I have a poorly developed sense of shame, so … oh, probably that time I pretended to streak on camera while wearing Rachel’s leather shorts. Or the time I ran into a door. Or that time … oh, forget it.
Tim Wilson. How do we know him? Well … where do we start? He was the US correspondent for ONE News for 10 years, and is now back home in New Zealand, producing stories for both Breakfast and Seven Sharp. You may also have heard his voice on a Friday or Sunday evening as he co-hosts The Two with Tim Roxborogh on Newstalk ZB. Oh and he’s also authored books … novels and short story collections. Aside from all of this, his personal life has taken some interesting turns in the last few years – he converted to Catholicism, met his wife, and became a father. So Grapevine thought he’d be a pretty interesting guy to chat to!

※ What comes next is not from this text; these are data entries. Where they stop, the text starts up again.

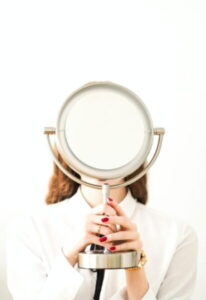 woman in white long sleeve shirt holding magnifying glass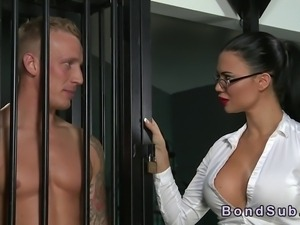 Muscled and tattooed sub male standing in small cage then his mistress with...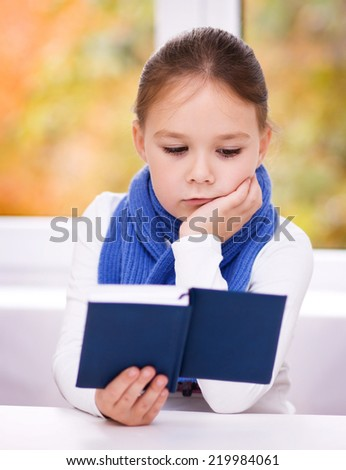 Cute little girl is reading book while sitting at table, indoor shoot - stock photo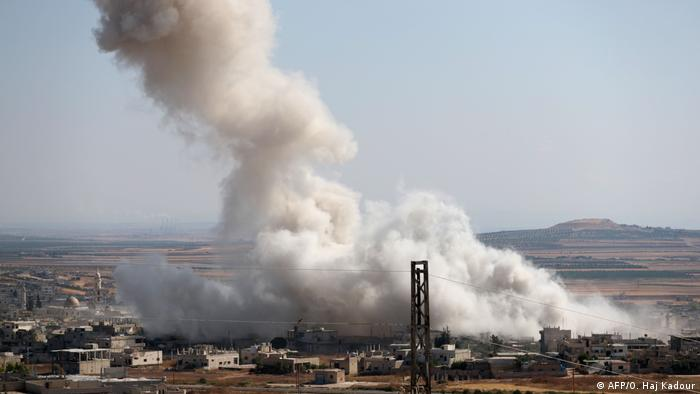 Smoke billows after an attack by pro-regime forces in Idlib province, Syria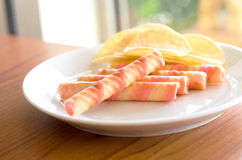Wafer rolls and potato chips Stock Images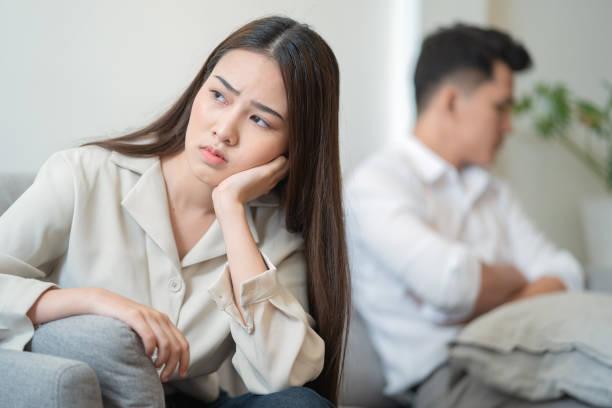 Joven pareja en pelea en casa.tristeza joven asiática mujer sentada en el sofá con novios.problemas de relación entre parejas y problemas de comunicación concepto - foto de stock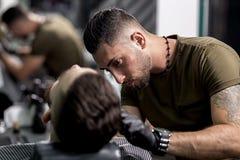Il barbiere bello in guanti neri sistema una barba dell'uomo alla moda ad un parrucchiere immagini stock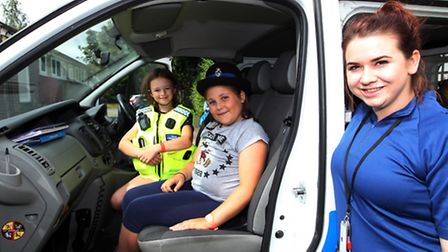Lauren Coningsby and Lucy Arber got to try on the uniform with PCSO Robyn Allen.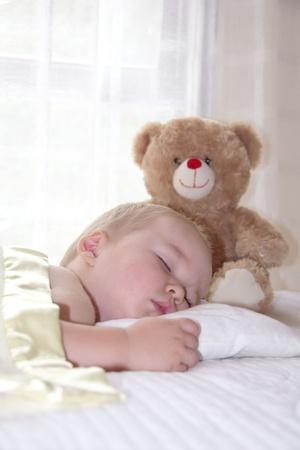 One year old boy is sleeping with teddy bear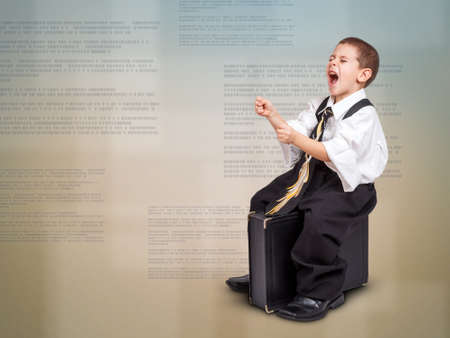 Business concept with boy sitting on a briefcase, leads to success  photo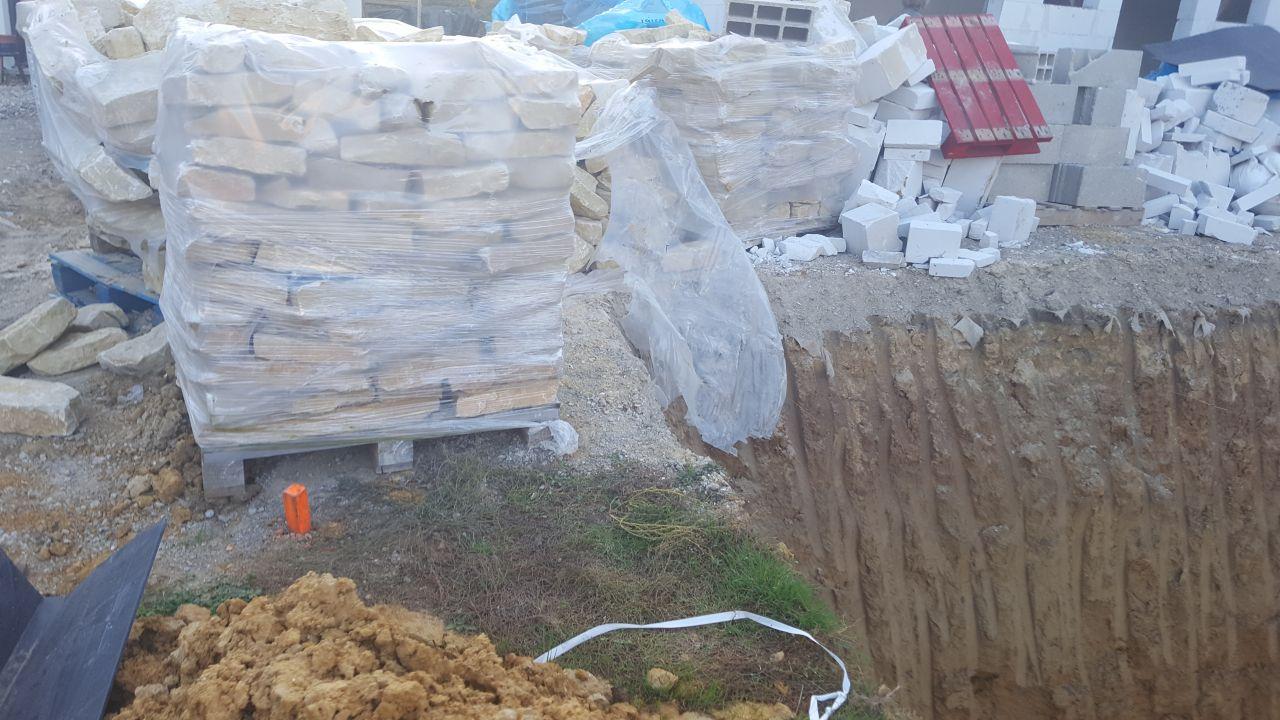 Les palettes (2 tonnes l'une environ) ont été repositionnées très près du bord du trou des voisins (à l'arrêt à ce moment là car ils avaient creusé trop profond et sont tombés sur la nappe phréatique a priori).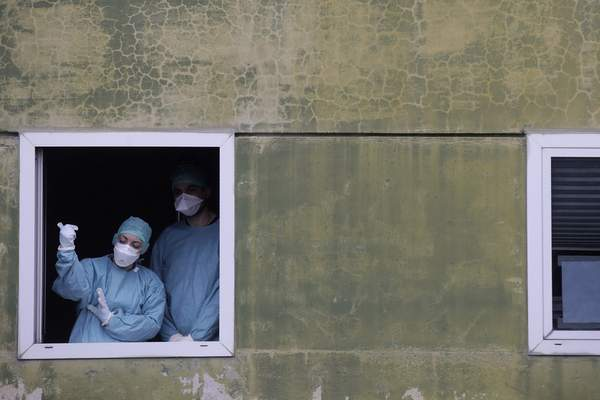 FILE - In this Thursday, March 12, 2020 file photo, medical staff in work at one of the emergency structures that were set up to ease procedures at the Brescia hospital, northern Italy.  (AP Photo/Luca Bruno)
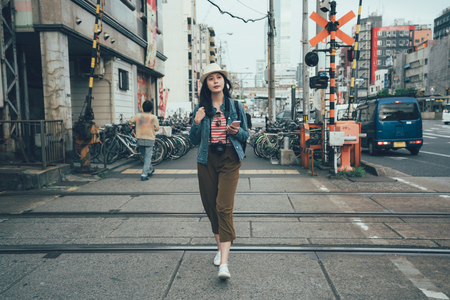 full length young beautiful asian woman crossing the train tracks while sightseeing traveling in osaka japan. girl walking on road railway outdoor in busy city with car driving in background
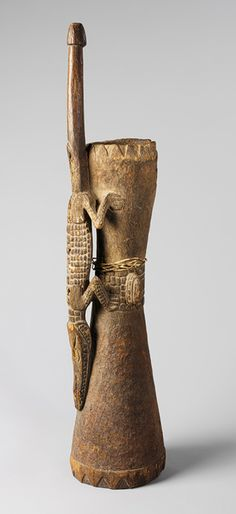 Water Drum by the Iatmul people from Papua New Guinea, Middle Sepik region, Mindimbit village, 19th-early 20th century. Wood and fibre | Metropolitan Museum of Art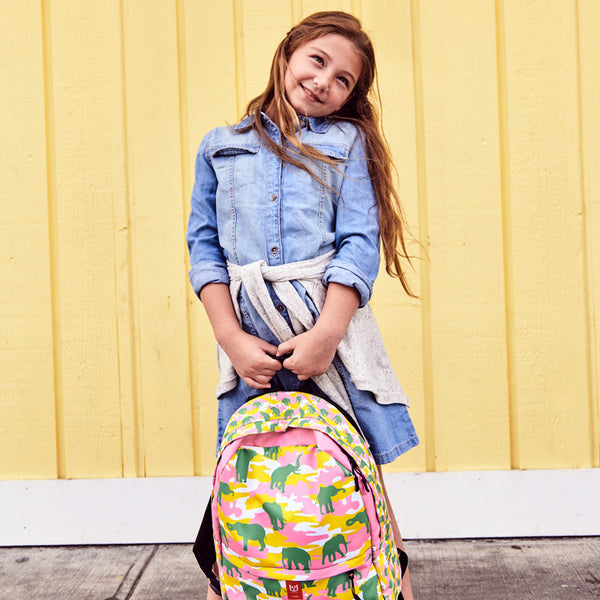 Girl model holding Camo Backpack | Elephants | In Pink, Yellow, and Green. Front view.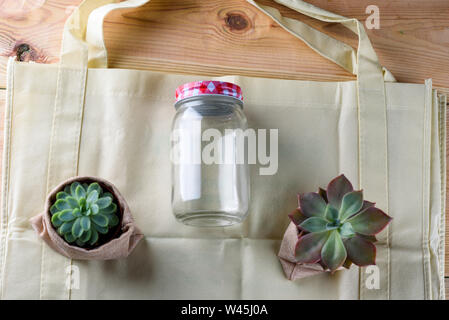 World free of plastic.Green products-bag made from bamboo or reuse, succulent and glass jar on nature wood background. - Stock Photo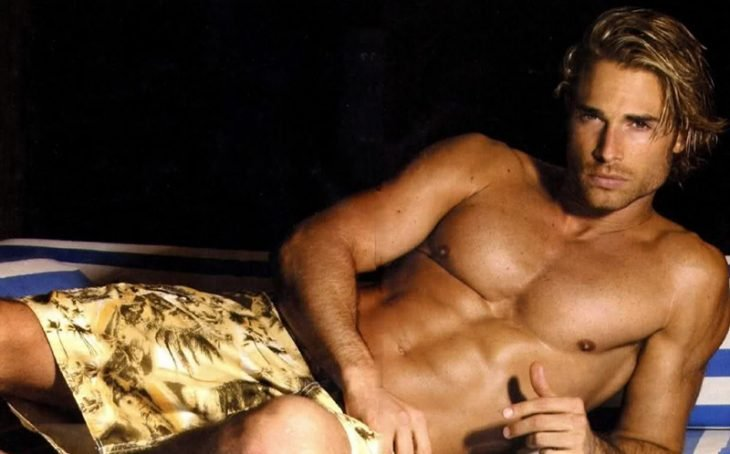 hombre bronceado sin camisa acostado en cama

1: You turn 50 this year... five highlights of life so far?
TIM: 1) The lunches I used to have with my grandmothers when I was at university. Sunday lunch, without fail: one week at Nana’s – the next at Gran’s.
2) My first novel, Their Faces Were Shining, being published at 45.
3) That first Vigil mass in August 2010, St Cecilia’s Spanish Harlem, and the beginning of our Lord’s gentle work on my heart.
4) Hearing the love of my life, Rachel, say “I do” at St Mary’s-St Joseph’s, Nelson, March 15 2014.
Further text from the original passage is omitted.